Abdul Rahman confirmed his Ministry had received the earlier offer of 18 acres for settlement, and had indeed dismissed it due to the land being unsuitable. However, he claimed he had not received any follow-up on alternative settlement from them after this.
He added that it was not a big issue to supply housing to the Taman Permata residents. However, they could not proceed until they had received the follow-up from the state government, as well as a letter of consent from the Taman Permata residents.
Abdul Rahman said that should the residents of Taman Permata be relocated, they would have to determine issues of eligibility. He added that some residents had told him they were happy with the area, and had bought houses in Dengkil, which would bring up further problems of compensation.
Keeping the faith
When the tour is done, we are brought back to the tent.
Beside me, Thanapakian is preparing food. I ask her if she finds it difficult, helping to cook for a lot of the people gathered here, and she shakes her head.
“I’m used to it,” she says. “In the morning, I go to work, and my friend helps cook for all the school children.”
The residents of Block E tell me that they are not alone in their protest.

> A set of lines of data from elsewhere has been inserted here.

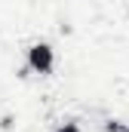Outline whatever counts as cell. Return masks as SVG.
I'll return each mask as SVG.
<instances>
[{
	"label": "cell",
	"mask_w": 129,
	"mask_h": 132,
	"mask_svg": "<svg viewBox=\"0 0 129 132\" xmlns=\"http://www.w3.org/2000/svg\"><path fill=\"white\" fill-rule=\"evenodd\" d=\"M101 129L104 132H129V123H123V120H104Z\"/></svg>",
	"instance_id": "obj_2"
},
{
	"label": "cell",
	"mask_w": 129,
	"mask_h": 132,
	"mask_svg": "<svg viewBox=\"0 0 129 132\" xmlns=\"http://www.w3.org/2000/svg\"><path fill=\"white\" fill-rule=\"evenodd\" d=\"M55 132H83V129H80V123H77V120H64V123L55 126Z\"/></svg>",
	"instance_id": "obj_3"
},
{
	"label": "cell",
	"mask_w": 129,
	"mask_h": 132,
	"mask_svg": "<svg viewBox=\"0 0 129 132\" xmlns=\"http://www.w3.org/2000/svg\"><path fill=\"white\" fill-rule=\"evenodd\" d=\"M12 126H15V117H12V114H6V117L0 120V129H3V132H9Z\"/></svg>",
	"instance_id": "obj_4"
},
{
	"label": "cell",
	"mask_w": 129,
	"mask_h": 132,
	"mask_svg": "<svg viewBox=\"0 0 129 132\" xmlns=\"http://www.w3.org/2000/svg\"><path fill=\"white\" fill-rule=\"evenodd\" d=\"M52 68H55V49H52L46 40L31 43V46H28V71L46 77V74H52Z\"/></svg>",
	"instance_id": "obj_1"
}]
</instances>
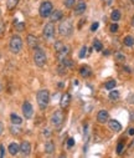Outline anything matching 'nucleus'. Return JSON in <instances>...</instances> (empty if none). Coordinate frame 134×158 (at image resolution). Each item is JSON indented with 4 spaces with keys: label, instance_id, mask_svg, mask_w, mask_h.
I'll return each instance as SVG.
<instances>
[{
    "label": "nucleus",
    "instance_id": "obj_25",
    "mask_svg": "<svg viewBox=\"0 0 134 158\" xmlns=\"http://www.w3.org/2000/svg\"><path fill=\"white\" fill-rule=\"evenodd\" d=\"M116 85H117V82L114 81V80H109V81H107L105 82V85H104V87L107 88V90H113V88L116 87Z\"/></svg>",
    "mask_w": 134,
    "mask_h": 158
},
{
    "label": "nucleus",
    "instance_id": "obj_19",
    "mask_svg": "<svg viewBox=\"0 0 134 158\" xmlns=\"http://www.w3.org/2000/svg\"><path fill=\"white\" fill-rule=\"evenodd\" d=\"M10 120L12 122V125H15V126H20L21 123H23V118H21L20 116H18L16 113H11L10 115Z\"/></svg>",
    "mask_w": 134,
    "mask_h": 158
},
{
    "label": "nucleus",
    "instance_id": "obj_18",
    "mask_svg": "<svg viewBox=\"0 0 134 158\" xmlns=\"http://www.w3.org/2000/svg\"><path fill=\"white\" fill-rule=\"evenodd\" d=\"M62 16H63V12H62L61 10L52 11V12H51V15H50L51 21H52V23H55V21H60V20L62 19Z\"/></svg>",
    "mask_w": 134,
    "mask_h": 158
},
{
    "label": "nucleus",
    "instance_id": "obj_36",
    "mask_svg": "<svg viewBox=\"0 0 134 158\" xmlns=\"http://www.w3.org/2000/svg\"><path fill=\"white\" fill-rule=\"evenodd\" d=\"M15 26H16V29H18L19 31H23V30L25 29V25H24V23H18Z\"/></svg>",
    "mask_w": 134,
    "mask_h": 158
},
{
    "label": "nucleus",
    "instance_id": "obj_15",
    "mask_svg": "<svg viewBox=\"0 0 134 158\" xmlns=\"http://www.w3.org/2000/svg\"><path fill=\"white\" fill-rule=\"evenodd\" d=\"M70 102H71V96H70V93H63L62 97H61V102H60V106L62 109H65L68 107Z\"/></svg>",
    "mask_w": 134,
    "mask_h": 158
},
{
    "label": "nucleus",
    "instance_id": "obj_8",
    "mask_svg": "<svg viewBox=\"0 0 134 158\" xmlns=\"http://www.w3.org/2000/svg\"><path fill=\"white\" fill-rule=\"evenodd\" d=\"M23 115H24V117L27 118V120H30V118L32 117V115H34V108H32V105L30 104V102L25 101L24 104H23Z\"/></svg>",
    "mask_w": 134,
    "mask_h": 158
},
{
    "label": "nucleus",
    "instance_id": "obj_3",
    "mask_svg": "<svg viewBox=\"0 0 134 158\" xmlns=\"http://www.w3.org/2000/svg\"><path fill=\"white\" fill-rule=\"evenodd\" d=\"M46 54L44 50H41V49H35V52H34V62L35 65H36L37 67H42V66H45L46 64Z\"/></svg>",
    "mask_w": 134,
    "mask_h": 158
},
{
    "label": "nucleus",
    "instance_id": "obj_37",
    "mask_svg": "<svg viewBox=\"0 0 134 158\" xmlns=\"http://www.w3.org/2000/svg\"><path fill=\"white\" fill-rule=\"evenodd\" d=\"M98 26H100V24H98V23H93L92 26H91V31H96L98 29Z\"/></svg>",
    "mask_w": 134,
    "mask_h": 158
},
{
    "label": "nucleus",
    "instance_id": "obj_39",
    "mask_svg": "<svg viewBox=\"0 0 134 158\" xmlns=\"http://www.w3.org/2000/svg\"><path fill=\"white\" fill-rule=\"evenodd\" d=\"M128 134L129 136H134V127H132V128L128 129Z\"/></svg>",
    "mask_w": 134,
    "mask_h": 158
},
{
    "label": "nucleus",
    "instance_id": "obj_9",
    "mask_svg": "<svg viewBox=\"0 0 134 158\" xmlns=\"http://www.w3.org/2000/svg\"><path fill=\"white\" fill-rule=\"evenodd\" d=\"M26 41H27V45H29L31 49H37L39 47V39L35 36V35H32V34H29V35L26 36Z\"/></svg>",
    "mask_w": 134,
    "mask_h": 158
},
{
    "label": "nucleus",
    "instance_id": "obj_22",
    "mask_svg": "<svg viewBox=\"0 0 134 158\" xmlns=\"http://www.w3.org/2000/svg\"><path fill=\"white\" fill-rule=\"evenodd\" d=\"M121 18H122V14L119 10H113L111 12V19L113 21H118V20H121Z\"/></svg>",
    "mask_w": 134,
    "mask_h": 158
},
{
    "label": "nucleus",
    "instance_id": "obj_31",
    "mask_svg": "<svg viewBox=\"0 0 134 158\" xmlns=\"http://www.w3.org/2000/svg\"><path fill=\"white\" fill-rule=\"evenodd\" d=\"M123 148H124V143H123V142H119L118 146H117V153L121 154V153L123 152Z\"/></svg>",
    "mask_w": 134,
    "mask_h": 158
},
{
    "label": "nucleus",
    "instance_id": "obj_1",
    "mask_svg": "<svg viewBox=\"0 0 134 158\" xmlns=\"http://www.w3.org/2000/svg\"><path fill=\"white\" fill-rule=\"evenodd\" d=\"M36 100H37V104H39L40 108L45 109L48 106V102H50V91L48 90H40L36 95Z\"/></svg>",
    "mask_w": 134,
    "mask_h": 158
},
{
    "label": "nucleus",
    "instance_id": "obj_42",
    "mask_svg": "<svg viewBox=\"0 0 134 158\" xmlns=\"http://www.w3.org/2000/svg\"><path fill=\"white\" fill-rule=\"evenodd\" d=\"M103 54H104V55H109V51H108V50H104Z\"/></svg>",
    "mask_w": 134,
    "mask_h": 158
},
{
    "label": "nucleus",
    "instance_id": "obj_20",
    "mask_svg": "<svg viewBox=\"0 0 134 158\" xmlns=\"http://www.w3.org/2000/svg\"><path fill=\"white\" fill-rule=\"evenodd\" d=\"M45 152L47 154H53V152H55V145H53L52 141L46 142V145H45Z\"/></svg>",
    "mask_w": 134,
    "mask_h": 158
},
{
    "label": "nucleus",
    "instance_id": "obj_33",
    "mask_svg": "<svg viewBox=\"0 0 134 158\" xmlns=\"http://www.w3.org/2000/svg\"><path fill=\"white\" fill-rule=\"evenodd\" d=\"M4 32H5V24L0 20V37L4 35Z\"/></svg>",
    "mask_w": 134,
    "mask_h": 158
},
{
    "label": "nucleus",
    "instance_id": "obj_13",
    "mask_svg": "<svg viewBox=\"0 0 134 158\" xmlns=\"http://www.w3.org/2000/svg\"><path fill=\"white\" fill-rule=\"evenodd\" d=\"M108 118H109V115H108V112L105 111V109H101V111L97 113V121L100 123L108 122Z\"/></svg>",
    "mask_w": 134,
    "mask_h": 158
},
{
    "label": "nucleus",
    "instance_id": "obj_11",
    "mask_svg": "<svg viewBox=\"0 0 134 158\" xmlns=\"http://www.w3.org/2000/svg\"><path fill=\"white\" fill-rule=\"evenodd\" d=\"M20 152L23 156H29L30 152H31V145H30V142H27V141H24L23 143L20 145Z\"/></svg>",
    "mask_w": 134,
    "mask_h": 158
},
{
    "label": "nucleus",
    "instance_id": "obj_38",
    "mask_svg": "<svg viewBox=\"0 0 134 158\" xmlns=\"http://www.w3.org/2000/svg\"><path fill=\"white\" fill-rule=\"evenodd\" d=\"M44 134L47 136V137H50L51 136V131H50V129H47V128H45L44 129Z\"/></svg>",
    "mask_w": 134,
    "mask_h": 158
},
{
    "label": "nucleus",
    "instance_id": "obj_4",
    "mask_svg": "<svg viewBox=\"0 0 134 158\" xmlns=\"http://www.w3.org/2000/svg\"><path fill=\"white\" fill-rule=\"evenodd\" d=\"M52 3L48 1V0H45L42 1L41 5H40V9H39V12H40V16L41 18H48L51 15L52 12Z\"/></svg>",
    "mask_w": 134,
    "mask_h": 158
},
{
    "label": "nucleus",
    "instance_id": "obj_21",
    "mask_svg": "<svg viewBox=\"0 0 134 158\" xmlns=\"http://www.w3.org/2000/svg\"><path fill=\"white\" fill-rule=\"evenodd\" d=\"M123 44H124L125 46H128V47H132V46L134 45V37L130 36V35L125 36V37L123 39Z\"/></svg>",
    "mask_w": 134,
    "mask_h": 158
},
{
    "label": "nucleus",
    "instance_id": "obj_5",
    "mask_svg": "<svg viewBox=\"0 0 134 158\" xmlns=\"http://www.w3.org/2000/svg\"><path fill=\"white\" fill-rule=\"evenodd\" d=\"M73 31V26H72V23L70 20H65L62 21L59 26V32L61 34L62 36H70Z\"/></svg>",
    "mask_w": 134,
    "mask_h": 158
},
{
    "label": "nucleus",
    "instance_id": "obj_6",
    "mask_svg": "<svg viewBox=\"0 0 134 158\" xmlns=\"http://www.w3.org/2000/svg\"><path fill=\"white\" fill-rule=\"evenodd\" d=\"M63 122V113L61 109H57V111H55L53 115L51 116V123L55 126V127H60Z\"/></svg>",
    "mask_w": 134,
    "mask_h": 158
},
{
    "label": "nucleus",
    "instance_id": "obj_23",
    "mask_svg": "<svg viewBox=\"0 0 134 158\" xmlns=\"http://www.w3.org/2000/svg\"><path fill=\"white\" fill-rule=\"evenodd\" d=\"M119 97H121V93H119V91H117V90H111V92H109V100L117 101Z\"/></svg>",
    "mask_w": 134,
    "mask_h": 158
},
{
    "label": "nucleus",
    "instance_id": "obj_26",
    "mask_svg": "<svg viewBox=\"0 0 134 158\" xmlns=\"http://www.w3.org/2000/svg\"><path fill=\"white\" fill-rule=\"evenodd\" d=\"M93 47H94V50H97V51H101V50L103 49V45H102V43H101V41L94 40V43H93Z\"/></svg>",
    "mask_w": 134,
    "mask_h": 158
},
{
    "label": "nucleus",
    "instance_id": "obj_32",
    "mask_svg": "<svg viewBox=\"0 0 134 158\" xmlns=\"http://www.w3.org/2000/svg\"><path fill=\"white\" fill-rule=\"evenodd\" d=\"M118 29H119V26H118V24H117V23L112 24V25H111V27H109L111 32H117V31H118Z\"/></svg>",
    "mask_w": 134,
    "mask_h": 158
},
{
    "label": "nucleus",
    "instance_id": "obj_2",
    "mask_svg": "<svg viewBox=\"0 0 134 158\" xmlns=\"http://www.w3.org/2000/svg\"><path fill=\"white\" fill-rule=\"evenodd\" d=\"M9 47H10V51L12 54H19L21 50H23V39H21L19 35H14L10 39Z\"/></svg>",
    "mask_w": 134,
    "mask_h": 158
},
{
    "label": "nucleus",
    "instance_id": "obj_43",
    "mask_svg": "<svg viewBox=\"0 0 134 158\" xmlns=\"http://www.w3.org/2000/svg\"><path fill=\"white\" fill-rule=\"evenodd\" d=\"M132 25L134 26V16H133V19H132Z\"/></svg>",
    "mask_w": 134,
    "mask_h": 158
},
{
    "label": "nucleus",
    "instance_id": "obj_17",
    "mask_svg": "<svg viewBox=\"0 0 134 158\" xmlns=\"http://www.w3.org/2000/svg\"><path fill=\"white\" fill-rule=\"evenodd\" d=\"M91 73H92V70H91V67L87 66V65H84V66H82V67L80 68V75H81L82 77H84V79L89 77Z\"/></svg>",
    "mask_w": 134,
    "mask_h": 158
},
{
    "label": "nucleus",
    "instance_id": "obj_16",
    "mask_svg": "<svg viewBox=\"0 0 134 158\" xmlns=\"http://www.w3.org/2000/svg\"><path fill=\"white\" fill-rule=\"evenodd\" d=\"M8 151H9V153H10L11 156H16V154L20 152V146L18 145V143L12 142V143H10V145H9Z\"/></svg>",
    "mask_w": 134,
    "mask_h": 158
},
{
    "label": "nucleus",
    "instance_id": "obj_7",
    "mask_svg": "<svg viewBox=\"0 0 134 158\" xmlns=\"http://www.w3.org/2000/svg\"><path fill=\"white\" fill-rule=\"evenodd\" d=\"M42 35L45 39H51L55 35V25L52 23H47L44 26V30H42Z\"/></svg>",
    "mask_w": 134,
    "mask_h": 158
},
{
    "label": "nucleus",
    "instance_id": "obj_40",
    "mask_svg": "<svg viewBox=\"0 0 134 158\" xmlns=\"http://www.w3.org/2000/svg\"><path fill=\"white\" fill-rule=\"evenodd\" d=\"M3 132H4V125H3V122H0V134Z\"/></svg>",
    "mask_w": 134,
    "mask_h": 158
},
{
    "label": "nucleus",
    "instance_id": "obj_41",
    "mask_svg": "<svg viewBox=\"0 0 134 158\" xmlns=\"http://www.w3.org/2000/svg\"><path fill=\"white\" fill-rule=\"evenodd\" d=\"M0 156L4 157V147L3 146H0Z\"/></svg>",
    "mask_w": 134,
    "mask_h": 158
},
{
    "label": "nucleus",
    "instance_id": "obj_10",
    "mask_svg": "<svg viewBox=\"0 0 134 158\" xmlns=\"http://www.w3.org/2000/svg\"><path fill=\"white\" fill-rule=\"evenodd\" d=\"M70 54V46H63L60 51H57V60L62 62L63 60H66Z\"/></svg>",
    "mask_w": 134,
    "mask_h": 158
},
{
    "label": "nucleus",
    "instance_id": "obj_34",
    "mask_svg": "<svg viewBox=\"0 0 134 158\" xmlns=\"http://www.w3.org/2000/svg\"><path fill=\"white\" fill-rule=\"evenodd\" d=\"M10 131H11V133H12V134H19V133L21 132V129H20V128H15V127L12 126V127L10 128Z\"/></svg>",
    "mask_w": 134,
    "mask_h": 158
},
{
    "label": "nucleus",
    "instance_id": "obj_27",
    "mask_svg": "<svg viewBox=\"0 0 134 158\" xmlns=\"http://www.w3.org/2000/svg\"><path fill=\"white\" fill-rule=\"evenodd\" d=\"M76 5V0H65V6L67 9H71Z\"/></svg>",
    "mask_w": 134,
    "mask_h": 158
},
{
    "label": "nucleus",
    "instance_id": "obj_28",
    "mask_svg": "<svg viewBox=\"0 0 134 158\" xmlns=\"http://www.w3.org/2000/svg\"><path fill=\"white\" fill-rule=\"evenodd\" d=\"M116 60L118 61V62H124V61H125V56L122 52H117L116 54Z\"/></svg>",
    "mask_w": 134,
    "mask_h": 158
},
{
    "label": "nucleus",
    "instance_id": "obj_30",
    "mask_svg": "<svg viewBox=\"0 0 134 158\" xmlns=\"http://www.w3.org/2000/svg\"><path fill=\"white\" fill-rule=\"evenodd\" d=\"M86 54H87V46H82V49H81V51L78 54L80 59H84V57H86Z\"/></svg>",
    "mask_w": 134,
    "mask_h": 158
},
{
    "label": "nucleus",
    "instance_id": "obj_29",
    "mask_svg": "<svg viewBox=\"0 0 134 158\" xmlns=\"http://www.w3.org/2000/svg\"><path fill=\"white\" fill-rule=\"evenodd\" d=\"M63 46H65V45H63V44L61 43V41H56L55 45H53V49H55V51H56V52H57V51H60V50L62 49Z\"/></svg>",
    "mask_w": 134,
    "mask_h": 158
},
{
    "label": "nucleus",
    "instance_id": "obj_14",
    "mask_svg": "<svg viewBox=\"0 0 134 158\" xmlns=\"http://www.w3.org/2000/svg\"><path fill=\"white\" fill-rule=\"evenodd\" d=\"M108 126H109V128L113 132H121L122 131V125L117 120H111V121H108Z\"/></svg>",
    "mask_w": 134,
    "mask_h": 158
},
{
    "label": "nucleus",
    "instance_id": "obj_35",
    "mask_svg": "<svg viewBox=\"0 0 134 158\" xmlns=\"http://www.w3.org/2000/svg\"><path fill=\"white\" fill-rule=\"evenodd\" d=\"M73 145H75V140L71 137V138H68V140H67V147H68V148H71V147H73Z\"/></svg>",
    "mask_w": 134,
    "mask_h": 158
},
{
    "label": "nucleus",
    "instance_id": "obj_12",
    "mask_svg": "<svg viewBox=\"0 0 134 158\" xmlns=\"http://www.w3.org/2000/svg\"><path fill=\"white\" fill-rule=\"evenodd\" d=\"M86 8H87V5H86L84 1L76 3V5H75V14H76V15H82V14L86 11Z\"/></svg>",
    "mask_w": 134,
    "mask_h": 158
},
{
    "label": "nucleus",
    "instance_id": "obj_24",
    "mask_svg": "<svg viewBox=\"0 0 134 158\" xmlns=\"http://www.w3.org/2000/svg\"><path fill=\"white\" fill-rule=\"evenodd\" d=\"M18 3H19V0H8V3H6V8H8V10H14L16 8Z\"/></svg>",
    "mask_w": 134,
    "mask_h": 158
}]
</instances>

Apparently, residents from other flats have come and joined them as well, in a show of solidarity.
These families have stuck together for fourteen years now, united by common purpose. While it would have been easy to give up hope, they remain steadfast and resolute, determined to get what has been promised to them for so long.
“These flats are not good to live in. We want our terrace houses,” Mathavi said.
Hopefully, they will not have to wait another fourteen years.
Editor’s note: State executive councillor V. Ganabatirau recently reaffirmed that 30 acres of state land will be allocated to build 400 houses. As of 12 August, the residents had not yet received a confirmation letter. At time of publication, the residents of Block E had been camping in a tent for 64 days.